Hajo B Boomgaarden and Rens Vliegenthart write on the media's relation to political agenda in their article Explaining the rise of anti-immigrant parties: The role of news media content. In this article they study the media coverage on anti-immigration in the Netherlands for the period of 1990 to 2002 and found that it directly relates to the success of anti-immigration populist parties such as Centrumdemocraten (CD), the Centrum Partij (CP), and the Lijst Pim Fortuyn (LPF) during the same time period. Their analysis used the importance of news media as the explanatory factor of why anti-immigration gained prevalence on the political agenda, while controlling for other real world factors and developments at the time such as the influence of the economy, immigration, or the leadership of then President Pim Fortuyn. This was done by conducting a content analysis of five of the most popular Dutch national newspapers. The empirical results showed support of anti-immigration was around 4% in 1994, and rose to 16% in 2001 during the same time that media coverage of anti-immigration was at its peak. This means, the test showed that media content can be held at least partly responsible for the rise of anti-immigrant parties in the Netherlands and the changing of the political agenda in this way.

A similar study done by Julie Sevenans, Stefaan Walgrave & Gwendolyn Joanna Epping compares the behavior of politicians in comparison to the media on a global scale. The study was completed during one week, in Flemish Belgium. Every day, eight news outlets were studied and fully coded for a total of 2448 cases. The study looked at individual politicians cognitive attention for these specific news stories, via a face-to face survey of MPs to see if they recalled, had talked about, or considered the content covered in these news outlets. The results showed that the prominence and usefulness of a news story affect whether a news story is noticed, talked about or considered by MPs. This work showed that political agenda-setting effects most likely begin from the selective adoption on the cognitive, and individual level of MPs. Politicians both consume the news much how regular citizens by paying more attention the most prominent stories. However, they are also selective in that they pay the most attention to news that is political in nature or match their interests. More specifically, politicians pay more attention to: news that is more prominent, about the region their parliament is responsible for, issues they are personally specialized in, news about issues that are salient for their party, and news about politics. All of these claims were confirmed by statistical analysis. Relating to the political agenda, the implications of the fact that MPs care so much about media reports are twofold: some MPs may think media coverage is reflective of public opinion, while others may feel the media affect what the public sees as important. In either case, politicians are interpreting that the public cares about major news stories and taking this into account when setting the political agenda.

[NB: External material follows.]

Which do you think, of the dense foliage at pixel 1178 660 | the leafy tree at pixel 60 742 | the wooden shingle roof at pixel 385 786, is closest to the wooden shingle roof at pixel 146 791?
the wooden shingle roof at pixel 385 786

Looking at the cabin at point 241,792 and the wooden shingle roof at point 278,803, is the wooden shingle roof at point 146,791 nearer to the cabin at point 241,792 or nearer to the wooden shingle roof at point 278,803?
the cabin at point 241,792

George Edwards and Dan Wood conducted a time series analysis of presidential, mass media and congressional attention to five political issues: crime, education, health care, U.S.-Soviet relations, and the Arab-Israeli conflict. The end conclusion was that most of the time presidents react corresponding to fluctuations in media attention on an issue. It too showed a relationship between the media and political agenda.

=== World events ===
When something unexpected happens it can force the political agenda to change immediately. For example, when Hurricane Katrina devastated New Orleans, the United States responded by sending emergency disaster aid to the affected areas and several organizations set up donation funds. After the 9/11 World Trade Center attacks, national security and anti-terrorism efforts became a top priority for the government. Big world events can change the priority of certain issues for the public. When big world events (i.e. disasters/tragedies) occur they are often followed by a policy response as well, and so what issues and ideas reach the political agenda are sometimes changed simply due to what happened in the world.

== Varying theories on who sets the political agenda ==
There are three main theories on how political agendas are set and which groups have the greatest say in the decisions regarding them. They are; the pluralist theory, the elitist theory, and the institutional theory.

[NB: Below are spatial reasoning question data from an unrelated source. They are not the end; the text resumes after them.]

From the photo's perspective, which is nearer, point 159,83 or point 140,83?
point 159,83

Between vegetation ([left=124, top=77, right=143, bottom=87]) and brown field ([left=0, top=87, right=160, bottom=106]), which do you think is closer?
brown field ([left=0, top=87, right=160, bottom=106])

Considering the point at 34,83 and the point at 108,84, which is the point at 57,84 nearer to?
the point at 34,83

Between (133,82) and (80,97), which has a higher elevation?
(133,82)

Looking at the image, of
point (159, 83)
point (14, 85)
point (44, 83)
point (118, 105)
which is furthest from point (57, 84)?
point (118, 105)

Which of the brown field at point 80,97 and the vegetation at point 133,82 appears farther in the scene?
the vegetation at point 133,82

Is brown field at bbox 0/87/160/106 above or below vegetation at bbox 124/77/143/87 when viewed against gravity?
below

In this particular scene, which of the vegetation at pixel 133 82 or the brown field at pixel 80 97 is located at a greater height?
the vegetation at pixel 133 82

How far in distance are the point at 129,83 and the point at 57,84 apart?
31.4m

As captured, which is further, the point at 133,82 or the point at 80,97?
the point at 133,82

=== The pluralist theory ===
The pluralist theory suggests that policy-making is divided into several categories or “arenas”. Groups that do not have any power in one particular arena, most often have power in another arena. The pluralist theory is based on the democratic system. In a representative democracy, citizens vote for the representatives who will make policy decisions on their behalf. There are also special votes where citizens are able to directly weigh in on issues through a referendum. There is a marketplace for competing policies, and interests, and any group may win the arena. Elections often determine who gets to decide on each public policy.

=== The elitist theory ===
In the elitist theory a main power elite dominates the entire agenda setting process to serve their own interests. These interests hold the power in all the arenas and they always win every election. There are very few people that actually organize into separate interest groups. In order to retain power and control, the main elite works at keeping key issues off the agenda. This suppression of issues threatens democracy.

=== The institutional theory ===
This theory believes that legislative committees and bureaucratic institutions are the main controllers of the agenda. Because social interests and issues have much impact on what is considered by the legislative committees and bureaucratic institutions, individuals do not benefit from agenda decisions. This type of system leads to more conservative policy decisions than those under the pluralist scenario, but far more conservative than under the elite scenario.

== Political agenda and state centralization ==
The political agenda is tied to state centralization because the more centralized a state is, the more political elites have control over the political agenda. However, if a state is too centralized, the more the public may feel they need to advocate to change the political agenda as well. The political agenda can be further broken down into two concepts: the political agenda effect, and the escalation effect.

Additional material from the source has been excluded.